US 12,260,649 B2
Determining incorrect predictions by, and generating explanations for, machine learning models
Subramaniaprabhu Jagadeesan, Chennai (IN); and Bikash Chandra Mahato, Bangalore (IN)
Assigned to Accenture Global Solutions Limited, Dublin (IE)
Filed by Accenture Global Solutions Limited, Dublin (IE)
Filed on Nov. 4, 2022, as Appl. No. 17/980,898.
Prior Publication US 2024/0153275 A1, May 9, 2024
Int. Cl.

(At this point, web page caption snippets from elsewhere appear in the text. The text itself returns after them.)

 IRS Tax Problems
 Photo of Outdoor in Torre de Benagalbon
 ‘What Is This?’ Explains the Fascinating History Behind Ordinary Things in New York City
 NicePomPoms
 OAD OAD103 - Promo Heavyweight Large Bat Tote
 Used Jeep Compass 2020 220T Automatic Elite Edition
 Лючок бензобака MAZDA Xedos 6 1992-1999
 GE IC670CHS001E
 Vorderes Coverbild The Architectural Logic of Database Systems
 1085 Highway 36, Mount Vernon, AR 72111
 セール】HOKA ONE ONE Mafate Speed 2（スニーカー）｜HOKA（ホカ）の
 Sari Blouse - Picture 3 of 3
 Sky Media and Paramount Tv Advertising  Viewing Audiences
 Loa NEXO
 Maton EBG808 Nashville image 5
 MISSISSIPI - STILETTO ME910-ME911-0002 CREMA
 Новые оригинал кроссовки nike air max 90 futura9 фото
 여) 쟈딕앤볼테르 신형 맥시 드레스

G06V 20/54 (2022.01); G06V 10/75 (2022.01); G06V 10/764 (2022.01); G06V 10/766 (2022.01); G06V 10/77 (2022.01); G06V 10/776 (2022.01); G06V 10/82 (2022.01); G06V 20/40 (2022.01); G06V 20/52 (2022.01); G06V 40/16 (2022.01)
CPC G06V 20/54 (2022.01) [G06V 10/751 (2022.01); G06V 10/764 (2022.01); G06V 10/766 (2022.01); G06V 10/7715 (2022.01); G06V 10/776 (2022.01); G06V 10/82 (2022.01); G06V 20/44 (2022.01); G06V 20/53 (2022.01); G06V 40/172 (2022.01)] 20 Claims
OG exemplary drawing
 
1. A method, comprising:
receiving, by a device, surveillance video data captured by a surveillance system in a geographic location;
processing, by the device, the surveillance video data, with a deep learning model, to identify objects in the geographic location;
utilizing, by the device, a segmentation guided attention network model with the objects to determine traffic density count data in the geographic location;
processing, by the device, the segmented video frame data, with a regression analysis model, to derive traffic signal timing in the geographic location;
utilizing, by the device, a curriculum loss model with the objects to determine crowd count data in the geographic location;
processing, by the device, the surveillance video data, with a deep learning video analytics model, to identify first events associated with emergency vehicles and accidents in the geographic location;
processing, by the device, the surveillance video data, with a classifier model and a deep network model, to identify second events associated with facial recognition in the geographical location;
processing, by the device, one or more of the objects, the traffic density count data, the crowd count data, the first events, or the second events, with a dynamic text-based explanation model, to generate a layer-wise explanation and a text-based explanation and/or a failure prediction for one or more of the regression analysis model, the deep learning model, the segmentation guided attention network model, the curriculum loss model, the deep learning video analytics model, the classifier model or the deep network model; and
performing, by the device, one or more actions based on the layer-wise explanation and the text-based explanation and/or the failure prediction.